# [WHAT YOU ARE ASKED TO DO]
Copy out all of the records below with "meters" in place of every "metres" and everything else left as it is. Leave the pictures out of your answer.

Spatial questions linked to pictures

╔══

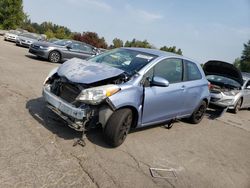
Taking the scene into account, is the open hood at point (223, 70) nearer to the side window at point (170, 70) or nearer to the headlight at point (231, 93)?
the headlight at point (231, 93)

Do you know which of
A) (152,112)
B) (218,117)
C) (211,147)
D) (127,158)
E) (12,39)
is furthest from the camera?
(12,39)

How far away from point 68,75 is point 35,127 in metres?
1.08

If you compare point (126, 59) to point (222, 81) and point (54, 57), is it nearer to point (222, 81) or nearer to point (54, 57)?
point (222, 81)

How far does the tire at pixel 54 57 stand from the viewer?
1600 cm

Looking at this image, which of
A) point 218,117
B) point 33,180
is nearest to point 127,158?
point 33,180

╚══

# [WRITTEN ANSWER]
Taking the scene into account, is the open hood at point (223, 70) nearer to the side window at point (170, 70) or nearer to the headlight at point (231, 93)?
the headlight at point (231, 93)

Do you know which of
A) (152,112)
B) (218,117)
C) (211,147)
D) (127,158)
E) (12,39)
is furthest from the camera?
(12,39)

How far away from point 68,75 is point 35,127 in meters?
1.08

If you compare point (126, 59) to point (222, 81) and point (54, 57), is it nearer to point (222, 81) or nearer to point (54, 57)?
point (222, 81)

How far does the tire at pixel 54 57 stand from the viewer?
1600 cm

Looking at this image, which of
A) point 218,117
B) point 33,180
is nearest to point 127,158?
point 33,180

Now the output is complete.